Landmarks Commission Debates Significance of 19th-Century Home

By Riya Bhattacharjee
Tuesday August 07, 2007

The Berkeley Landmarks Preservation Commission (LPC) did not declare the 19th-century dwelling at 3100 Shattuck Ave. a structure of merit or a city landmark Thursday. 

While co-owners Maggie Robbins and Brian Hill can now take the proposed development to the Design Review Commission on Aug. 16, they are worried that the building might come back to LPC for landmarking in the future. 

A group of neighbors turned up at the LPC meeting to oppose the proposed three-story mixed-use building project, which would demolish the current single-story structure on Shattuck. 

They contend that the demolition would cause significant historic and cultural loss for the neighborhood. But project proponents said that the building was dilapidated and would have to be pulled down. 

A Berkeley Architectural Heritage Association (BAHA) report states that the building is located in the Ashby Station area, which could be potentially eligible for nomination to the National Registrar of Historic Places as a historic district. 

The Ashby Station neighborhood, now an eclectic modern-day transportation hub serving the East Bay with the BART Richmond line and AC Transit, is an example of a 20th-century American streetcar suburb. 

According to the BAHA report, the removal of several blocks of the historic Ashby Station district in the 1960s for the construction of BART did not impede the presence of a “distinct historic context within the ‘Area of Potential Effect’ surrounding the Ed Roberts Campus project site.” 

The building’s owners voiced their difference. 

“There is no recognizable survey recognizing the district as historic,” said Robbins. 

“The city has not recognized the district as historic. The BAHA document is not official either,” she said. “But the issue of historical resource can mean that people can keep raising this issue. If they want to go ahead and landmark it, it’s fine. But they can’t point to it having any architectural or cultural significance so far.” 

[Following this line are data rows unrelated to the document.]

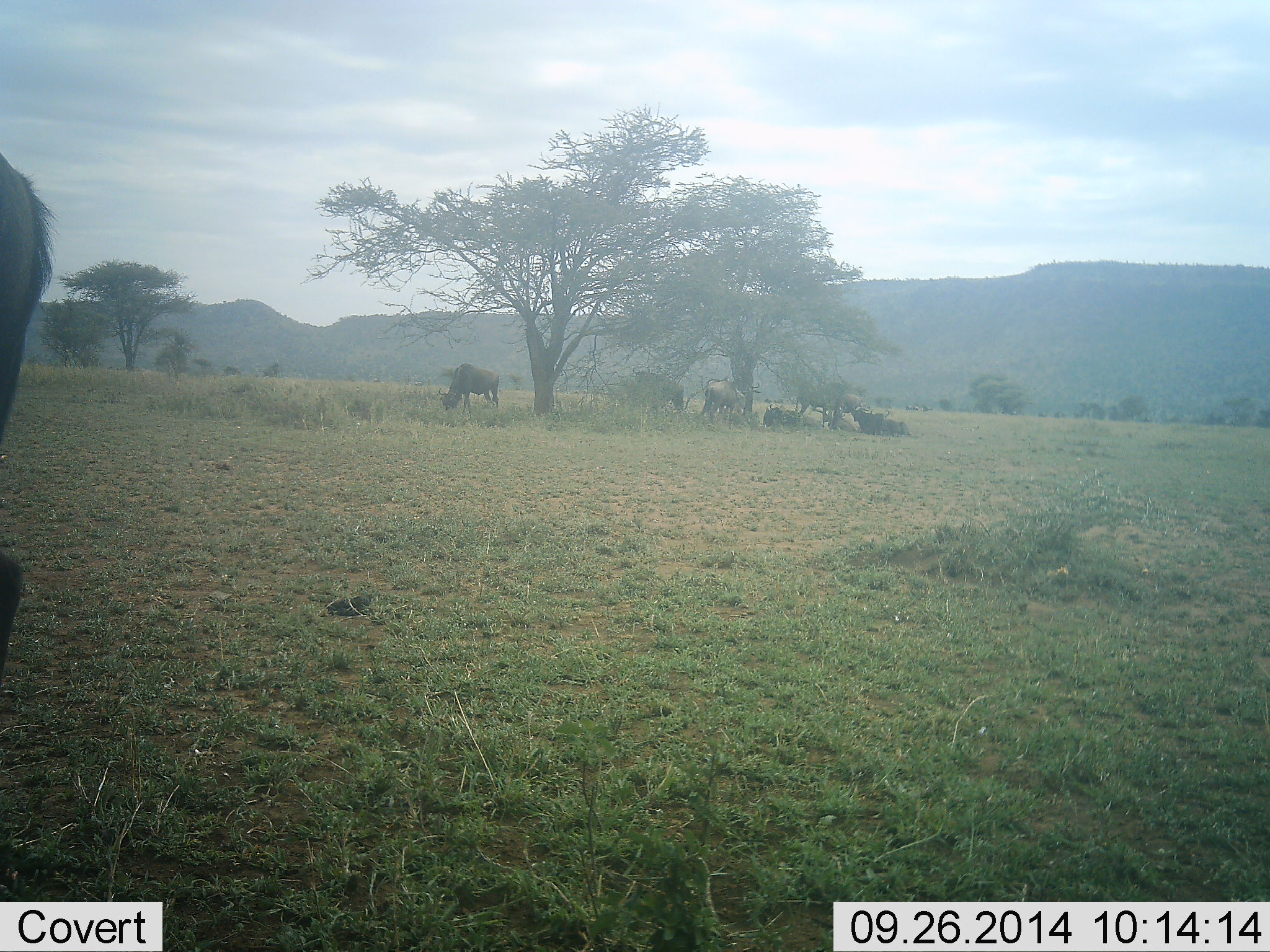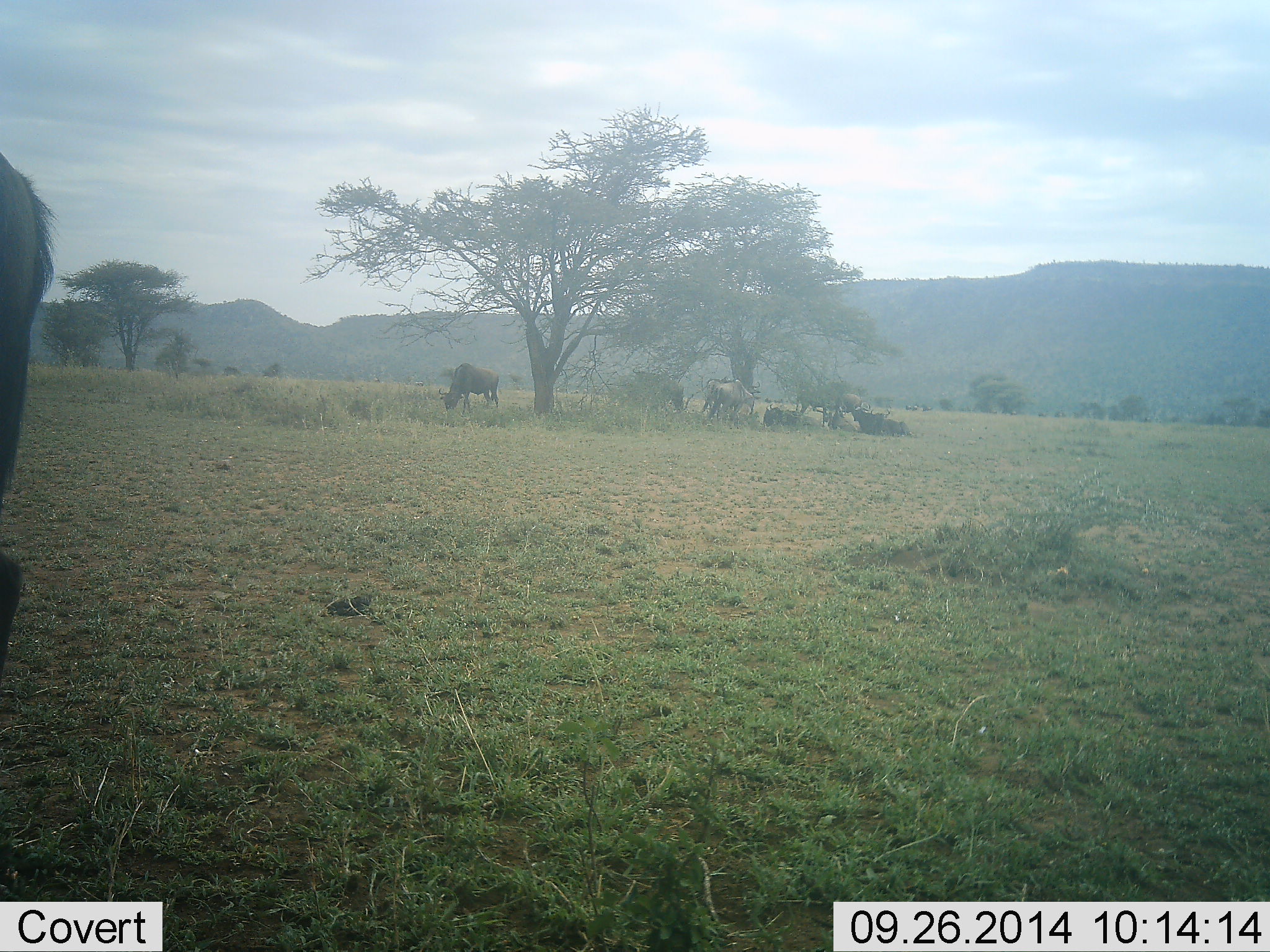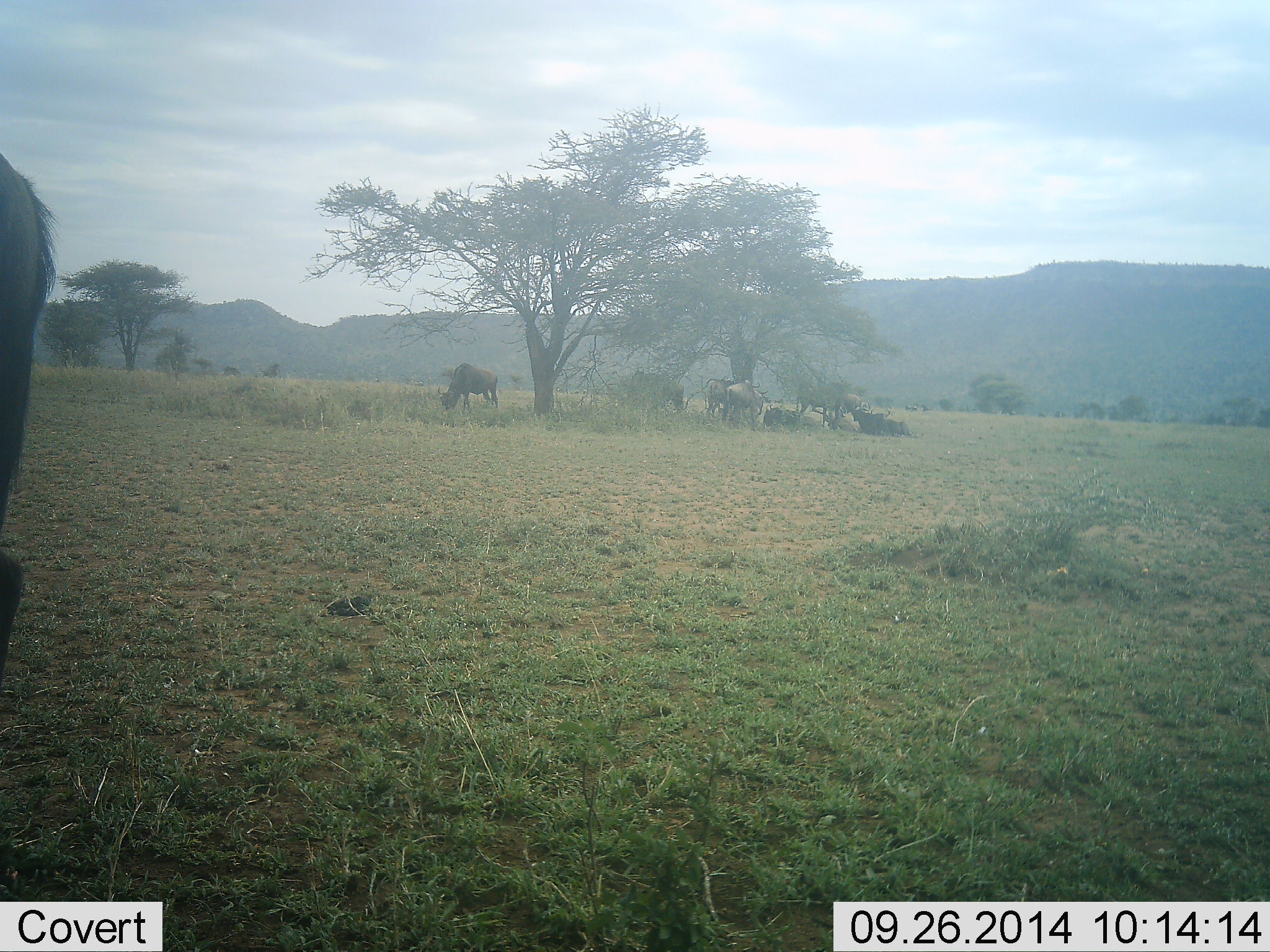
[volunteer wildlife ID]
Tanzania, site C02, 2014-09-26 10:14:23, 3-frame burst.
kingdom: Animalia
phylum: Chordata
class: Mammalia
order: Artiodactyla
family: Bovidae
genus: Connochaetes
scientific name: Connochaetes taurinus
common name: blue wildebeest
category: wildebeest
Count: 6.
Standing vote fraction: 50%.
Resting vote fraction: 80%.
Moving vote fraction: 20%.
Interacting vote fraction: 30%.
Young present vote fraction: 0%.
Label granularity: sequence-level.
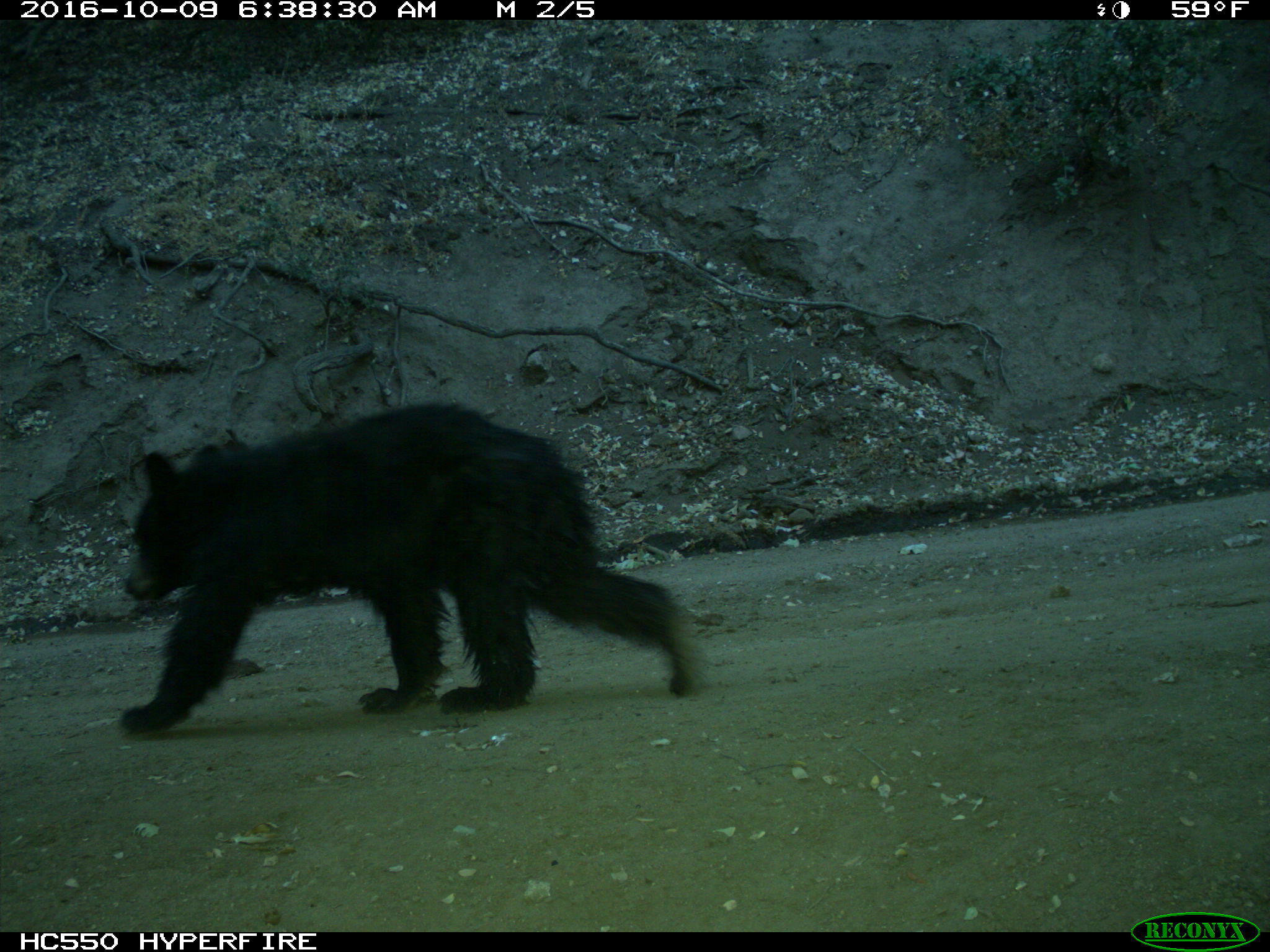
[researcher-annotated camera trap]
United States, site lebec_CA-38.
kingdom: Animalia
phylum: Chordata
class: Mammalia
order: Carnivora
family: Ursidae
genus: Ursus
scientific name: Ursus americanus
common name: american black bear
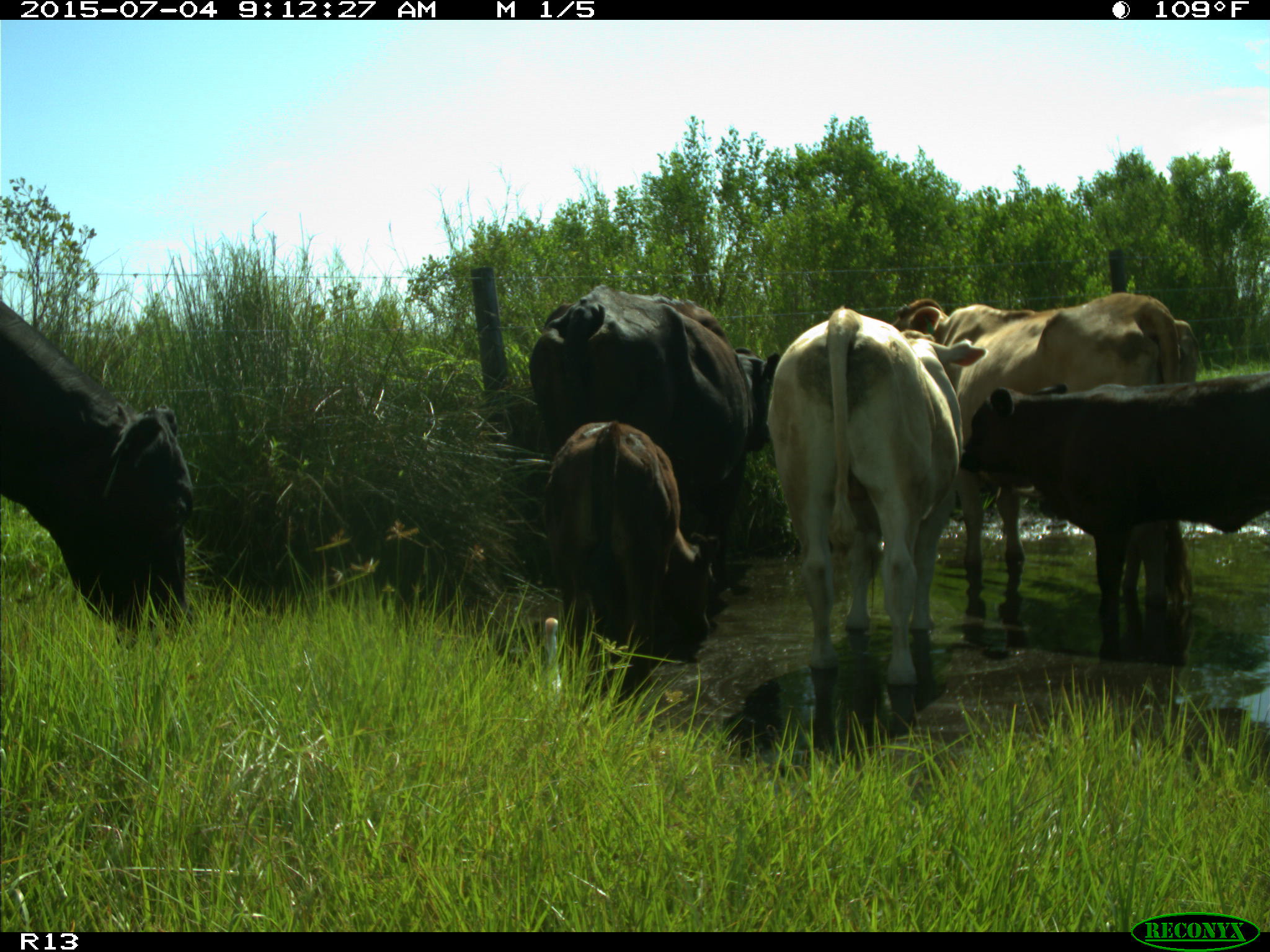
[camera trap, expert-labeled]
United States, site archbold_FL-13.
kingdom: Animalia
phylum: Chordata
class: Mammalia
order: Artiodactyla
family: Bovidae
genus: Bos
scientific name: Bos taurus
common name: domestic cow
Bos taurus (domestic cow).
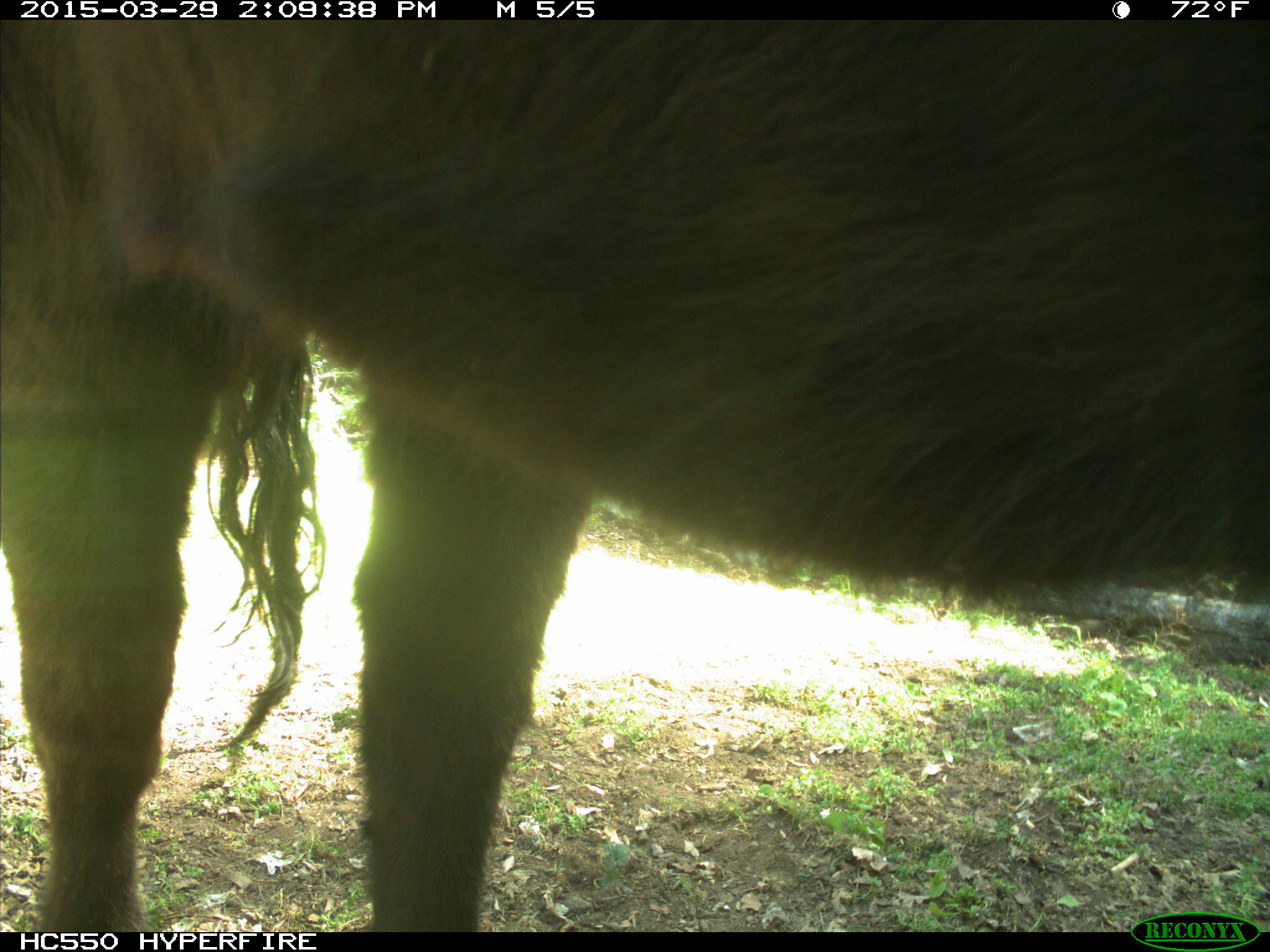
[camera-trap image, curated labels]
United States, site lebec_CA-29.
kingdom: Animalia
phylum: Chordata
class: Mammalia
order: Artiodactyla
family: Bovidae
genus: Bos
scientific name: Bos taurus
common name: domestic cow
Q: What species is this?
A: Bos taurus (domestic cow).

Robbins and Hill bought 3100 Shattuck Ave. from the estate of an ailing woman in 2006 for approximately $474,400, with a plan of demolishing the house to build three compact units over a small commercial space. 

“It’s the kind of place we would like to live in,” Robbins said. “Small, energetic and with the promise of transit-oriented development which would help us reduce our carbon footprint. We envisioned a community-oriented business on the ground floor, not a Wal-Mart. As a result we started putting together the paperwork for the landmarks commission and that’s when the neighbors started raising the issue of historic significance.” 

Robbins and Hill held community meetings in February and May to address the neighbors’ concerns but were unable to convince them that the building was historically unimportant. 

One of the principal opponents of the project is Robert Lauriston, who lives at 1918 Woolsey St. 

In a letter to the LPC, Lauriston states that the staff report misinterprets BAHA’s survey map of the neighborhood, which graphically displays the evolution of the streetcar suburb from its origin in the 19th century to its decline in the mid-20th century. 

Lauriston said that the map included 3100 Shattuck in the list of contributing structures in the National Register of Historic Places historic district application form, which neighbors plan to submit to the California Office of Historic Preservation next year. 

Another neighbor said that the building had African migration cultural and historical significance.  

“People are just throwing out these claims,” said Robbins. “We are hoping to hear something specific but we aren’t really hearing anything.” 

Shattuck resident Zoe Smith spoke in favor of the project. 

“Every house in a neighborhood has a story to tell and a significance but it doesn’t mean that it has to be there forever,” she said. “What that corner needs is a high-density structure and a commercial space.” 

Currently, Shattuck Avenue is peppered with a cross section of architectural styles which include Neo-classical row houses, Victorians and the modern concrete-block structure which was formerly a liquor store and most recently the Octopus’s Garden aquarium store, but is now for rent again. The streetcars are long gone.  

Although the original construction date of 3100 Shattuck remains unknown, city and county records estimate it to have been built during 1904 or 1906. 

Berkeley planning director Dan Marks told the LPC that in his opinion the building possessed no special cultural, educational or architectural value and was not eligible for landmark status. 

Describing the wood frame building as unremarkable, Robbins told the LPC that the building was in very bad condition. 

“The exterior is rather plain,” she told the Planet. “It’s not the classically decorated Victorian people think of. There’s a lot of rot and the foundation is shoddy. The plumbing and wiring are both old. The people who sold it slapped a coat of paint inside and outside but that doesn’t solve anything,”  

Landmarks Commissioner and Daily Planet Calendar Editor Anne Wagley made a motion to initiate a study of the structure, which failed to get enough votes to carry. 

“I would like to see an investigation of whether the building is a historic resource because I care about the neighborhood,” Wagley told the Planet. “A building is not historically significant only when it is built by a famous architect. Even though it has a Shattuck Avenue address, it has frontage on a street where people are trying to restore their homes.”